What is being asked: Rewrite every entry with "white curtain" replaced by "pale drape" and everything else unchanged. Leave the pictures out.

Records shown:
## BEGIN

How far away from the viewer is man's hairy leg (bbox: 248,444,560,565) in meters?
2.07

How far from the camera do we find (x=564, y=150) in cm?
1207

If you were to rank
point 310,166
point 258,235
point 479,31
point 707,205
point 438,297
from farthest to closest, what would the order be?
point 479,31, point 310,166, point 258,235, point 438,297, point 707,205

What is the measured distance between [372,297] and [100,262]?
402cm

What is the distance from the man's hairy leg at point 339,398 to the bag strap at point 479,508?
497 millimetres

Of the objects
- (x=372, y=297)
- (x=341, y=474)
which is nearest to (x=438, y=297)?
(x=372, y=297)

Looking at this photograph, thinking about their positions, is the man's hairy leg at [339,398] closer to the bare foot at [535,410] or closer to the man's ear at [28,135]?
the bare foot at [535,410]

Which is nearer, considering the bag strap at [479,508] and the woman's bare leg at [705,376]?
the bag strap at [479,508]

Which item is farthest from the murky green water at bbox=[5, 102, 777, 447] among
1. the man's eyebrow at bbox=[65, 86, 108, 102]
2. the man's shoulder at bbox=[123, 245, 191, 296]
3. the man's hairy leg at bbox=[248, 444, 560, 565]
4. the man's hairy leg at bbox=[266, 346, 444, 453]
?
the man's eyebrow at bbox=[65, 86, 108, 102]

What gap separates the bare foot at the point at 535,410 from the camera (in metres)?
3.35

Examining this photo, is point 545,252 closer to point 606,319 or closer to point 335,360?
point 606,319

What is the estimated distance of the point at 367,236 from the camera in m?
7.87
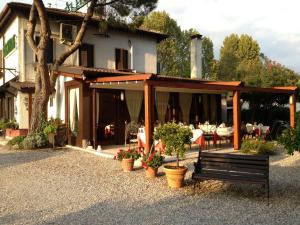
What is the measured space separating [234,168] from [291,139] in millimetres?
1213

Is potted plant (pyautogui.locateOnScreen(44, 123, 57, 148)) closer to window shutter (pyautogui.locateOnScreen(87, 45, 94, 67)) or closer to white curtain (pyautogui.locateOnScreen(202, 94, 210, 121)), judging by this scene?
window shutter (pyautogui.locateOnScreen(87, 45, 94, 67))

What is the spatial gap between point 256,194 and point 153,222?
8.61 feet

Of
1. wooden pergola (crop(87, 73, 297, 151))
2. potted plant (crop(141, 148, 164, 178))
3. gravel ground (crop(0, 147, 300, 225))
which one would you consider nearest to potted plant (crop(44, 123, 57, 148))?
wooden pergola (crop(87, 73, 297, 151))

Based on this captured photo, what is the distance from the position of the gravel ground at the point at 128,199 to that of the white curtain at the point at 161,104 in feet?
25.4

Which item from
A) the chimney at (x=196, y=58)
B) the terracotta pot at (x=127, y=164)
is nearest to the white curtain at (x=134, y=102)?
the terracotta pot at (x=127, y=164)

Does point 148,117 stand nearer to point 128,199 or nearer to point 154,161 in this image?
point 154,161

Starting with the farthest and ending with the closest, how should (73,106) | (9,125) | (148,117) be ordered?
(9,125) < (73,106) < (148,117)

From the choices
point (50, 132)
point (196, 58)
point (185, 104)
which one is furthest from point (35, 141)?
point (196, 58)

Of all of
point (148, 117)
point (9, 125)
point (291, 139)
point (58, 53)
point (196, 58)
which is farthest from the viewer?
point (196, 58)

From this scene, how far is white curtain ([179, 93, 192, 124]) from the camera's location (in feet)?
60.3

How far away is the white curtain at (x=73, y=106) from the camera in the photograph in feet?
47.3

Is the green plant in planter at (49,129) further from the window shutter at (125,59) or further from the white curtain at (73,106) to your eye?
the window shutter at (125,59)

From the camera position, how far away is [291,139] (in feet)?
20.9

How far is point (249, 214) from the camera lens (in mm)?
5676
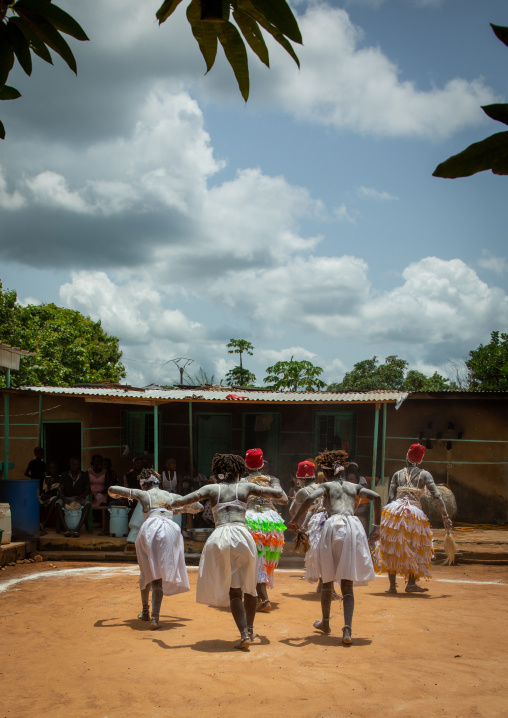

## END

The solution:
How far away from the viewer is man's hairy leg (bbox: 248,444,560,565) in meters?
2.07

How far from the camera do we find (x=564, y=150) in cm?
1207

If you were to rank
point 310,166
point 258,235
point 479,31
point 707,205
point 438,297
from farthest to closest, what would the order be?
point 479,31, point 310,166, point 258,235, point 438,297, point 707,205

What is the measured distance between [372,297] and [100,262]?
402cm

What is the distance from the man's hairy leg at point 339,398 to the bag strap at point 479,508?
497 millimetres

Of the objects
- (x=372, y=297)
- (x=341, y=474)
which is nearest to (x=438, y=297)?
(x=372, y=297)

Looking at this photograph, thinking about their positions, is the man's hairy leg at [339,398] closer to the bare foot at [535,410] or closer to the man's ear at [28,135]?
the bare foot at [535,410]

Which is nearer, considering the bag strap at [479,508] and the woman's bare leg at [705,376]?
the bag strap at [479,508]

Which item is farthest from the murky green water at bbox=[5, 102, 777, 447] among
1. the man's eyebrow at bbox=[65, 86, 108, 102]
2. the man's shoulder at bbox=[123, 245, 191, 296]
3. the man's hairy leg at bbox=[248, 444, 560, 565]
4. the man's hairy leg at bbox=[266, 346, 444, 453]
?
the man's eyebrow at bbox=[65, 86, 108, 102]

What gap separates the bare foot at the point at 535,410 from the camera (in metres)?
3.35

Examining this photo, is point 545,252 closer to point 606,319 or closer to point 335,360?
point 606,319

What is the estimated distance of the point at 367,236 from the camera in m?
7.87
What is the measured space separating [234,168] from [291,139] in millimetres?
1213

Is potted plant (pyautogui.locateOnScreen(44, 123, 57, 148)) closer to window shutter (pyautogui.locateOnScreen(87, 45, 94, 67)) or closer to pale drape (pyautogui.locateOnScreen(202, 94, 210, 121)), judging by this scene?
window shutter (pyautogui.locateOnScreen(87, 45, 94, 67))

What is the spatial gap between point 256,194 and point 153,222?
8.61 feet

Of
1. wooden pergola (crop(87, 73, 297, 151))
2. potted plant (crop(141, 148, 164, 178))
3. gravel ground (crop(0, 147, 300, 225))
which one would you consider nearest to potted plant (crop(44, 123, 57, 148))?
wooden pergola (crop(87, 73, 297, 151))

Based on this captured photo, what is the distance from the position of the gravel ground at the point at 128,199 to that of the pale drape at the point at 161,104 in feet?
25.4

Which item from
A) the chimney at (x=196, y=58)
B) the terracotta pot at (x=127, y=164)
is nearest to the pale drape at (x=134, y=102)?
the terracotta pot at (x=127, y=164)

Does point 148,117 stand nearer to point 128,199 or nearer to point 154,161 in this image?
point 154,161

Starting with the farthest and ending with the closest, how should (73,106) | (9,125) | (148,117) be ordered?
(9,125) < (73,106) < (148,117)

From the choices
point (50, 132)
point (196, 58)
point (185, 104)
which one is furthest from point (35, 141)?
point (196, 58)

Of all of
point (148, 117)
point (9, 125)
point (291, 139)
point (58, 53)
point (196, 58)
which is farthest from the viewer?
point (196, 58)

From this scene, how far is pale drape ([179, 93, 192, 124]) from the camera's location (in feet)?
60.3

How far away is the pale drape at (x=73, y=106) from the camera in the photograph in feet?
47.3

Is the green plant in planter at (49,129) further from the window shutter at (125,59) or further from the pale drape at (73,106) to your eye?
the window shutter at (125,59)

From the camera position, how far away is [291,139] (in feet)?
20.9

How far is point (249, 214) from the camera lens (in mm)?
5676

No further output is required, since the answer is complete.